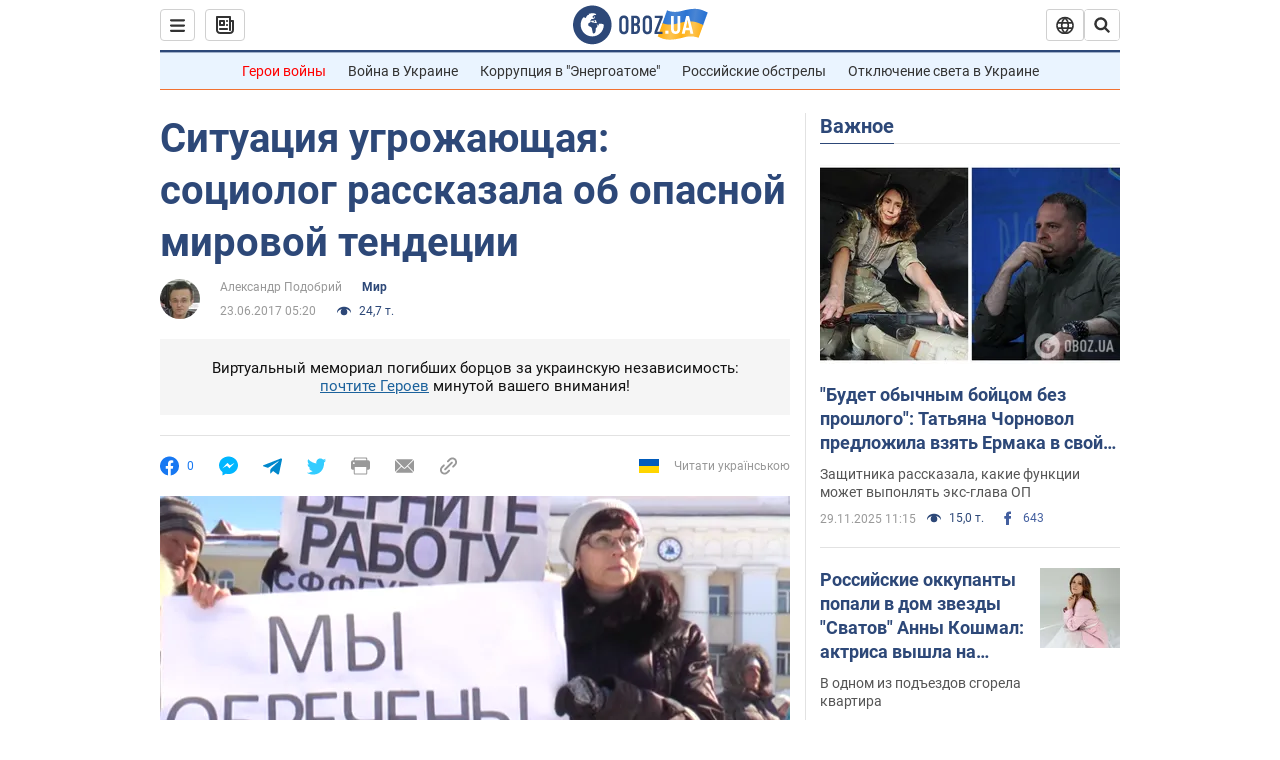

--- FILE ---
content_type: application/x-javascript; charset=utf-8
request_url: https://servicer.idealmedia.io/1418748/1?nocmp=1&sessionId=692b1488-029df&sessionPage=1&sessionNumberWeek=1&sessionNumber=1&scale_metric_1=64.00&scale_metric_2=256.00&scale_metric_3=100.00&cbuster=1764430984760981668274&pvid=5876ef21-cbfc-4ce0-8e54-20f32900434f&implVersion=11&lct=1763555100&mp4=1&ap=1&consentStrLen=0&wlid=7ea924ed-d5b0-4f26-8ae0-6770144d2537&uniqId=04a7b&niet=4g&nisd=false&evt=%5B%7B%22event%22%3A1%2C%22methods%22%3A%5B1%2C2%5D%7D%2C%7B%22event%22%3A2%2C%22methods%22%3A%5B1%2C2%5D%7D%5D&pv=5&jsv=es6&dpr=1&hashCommit=cbd500eb&apt=2017-06-23T05%3A20%3A00&tfre=4130&w=0&h=1&tl=150&tlp=1&sz=0x1&szp=1&szl=1&cxurl=https%3A%2F%2Fnews.obozrevatel.com%2Fabroad%2F36158-opasnaya-mirovaya-tendentsiya.htm&ref=&lu=https%3A%2F%2Fnews.obozrevatel.com%2Fabroad%2F36158-opasnaya-mirovaya-tendentsiya.htm
body_size: 810
content:
var _mgq=_mgq||[];
_mgq.push(["IdealmediaLoadGoods1418748_04a7b",[
["unian.net","11890296","1","У Києві \"Шахед\" вбив легенду українського телебачення","Чоловік створював носи для героїв шоу.","0","","","","WGMRNs9_3SpMjALRfZEsWD8RvxU8dDHy9PDEPijB6nB_IflNQAcCFUhNU-7RqfNCJP9NESf5a0MfIieRFDqB_Kldt0JdlZKDYLbkLtP-Q-VXrq3hv0xxsBkTe-30UUks",{"i":"https://s-img.idealmedia.io/n/11890296/45x45/90x0x786x786/aHR0cDovL2ltZ2hvc3RzLmNvbS90LzIwMjUtMTEvNDI3MDI0L2Q2MDYwYWE4NzA2YTljZTVlZmNmNzQ4NzMyMTU0ZDIxLmpwZw.webp?v=1764430984-dESx19tuz_gGVaKvLOqwunW2UuX2Q9YZwtPepvItON8","l":"https://clck.idealmedia.io/pnews/11890296/i/1298901/pp/1/1?h=WGMRNs9_3SpMjALRfZEsWD8RvxU8dDHy9PDEPijB6nB_IflNQAcCFUhNU-7RqfNCJP9NESf5a0MfIieRFDqB_Kldt0JdlZKDYLbkLtP-Q-VXrq3hv0xxsBkTe-30UUks&utm_campaign=obozrevatel.com&utm_source=obozrevatel.com&utm_medium=referral&rid=184ec87c-cd3a-11f0-ab33-c4cbe1e3eca4&tt=Direct&att=3&afrd=296&iv=11&ct=1&gdprApplies=0&muid=pat4_nM-yvH7&st=-300&mp4=1&h2=RGCnD2pppFaSHdacZpvmnoTb7XFiyzmF87A5iRFByjsgNjusZyjGo1rMnMT1hEiOhumDt6a8mN7o5CH77ZLjIg**","adc":[],"sdl":0,"dl":"","category":"Шоу-бизнес","dbbr":0,"bbrt":0,"type":"e","media-type":"static","clicktrackers":[],"cta":"Читати далі","cdt":"","tri":"184edef7-cd3a-11f0-ab33-c4cbe1e3eca4","crid":"11890296"}],],
{"awc":{},"dt":"desktop","ts":"","tt":"Direct","isBot":1,"h2":"RGCnD2pppFaSHdacZpvmnoTb7XFiyzmF87A5iRFByjsgNjusZyjGo1rMnMT1hEiOhumDt6a8mN7o5CH77ZLjIg**","ats":0,"rid":"184ec87c-cd3a-11f0-ab33-c4cbe1e3eca4","pvid":"5876ef21-cbfc-4ce0-8e54-20f32900434f","iv":11,"brid":32,"muidn":"pat4_nM-yvH7","dnt":2,"cv":2,"afrd":296,"consent":true,"adv_src_id":39175}]);
_mgqp();
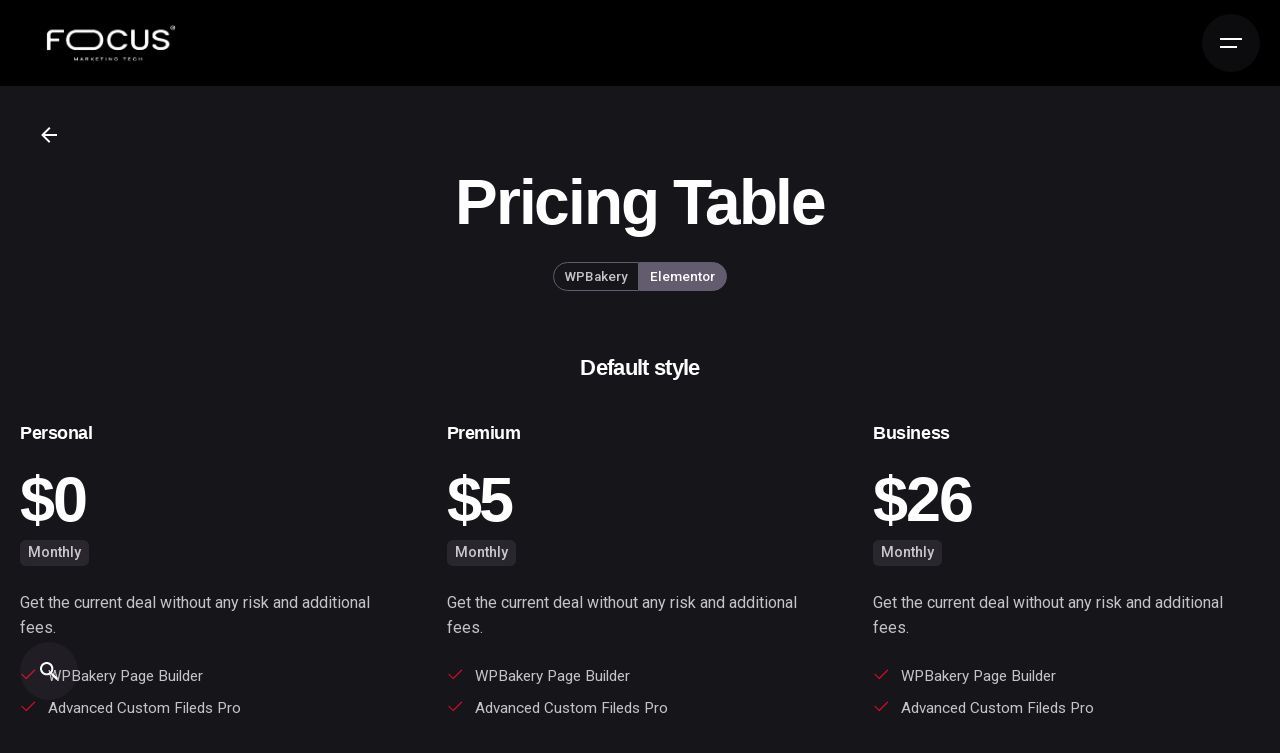

--- FILE ---
content_type: text/css
request_url: https://focus.com.co/wp-content/uploads/elementor/css/post-179680.css?ver=1768532969
body_size: -62
content:
.elementor-179680 .elementor-element.elementor-element-1b643787 > .elementor-widget-container{margin:0px 0px 40px 0px;}.elementor-179680 .elementor-element.elementor-element-2e18e0b6{--spacer-size:4vh;}.elementor-179680 .elementor-element.elementor-element-4dec3010{--spacer-size:4vh;}.elementor-179680 .elementor-element.elementor-element-3affe74b{--spacer-size:10vh;}@media(max-width:767px){.elementor-179680 .elementor-element.elementor-element-3affe74b{--spacer-size:6vh;}}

**TASK OBJECTIVE**. Output the lines of the data exactly, starting at the first and ending with the line that has "content_type: application/x-javascript; charset=utf-8". Pictures are not part of it.

**RESPONSE BELOW**.
--- FILE ---
content_type: application/x-javascript; charset=utf-8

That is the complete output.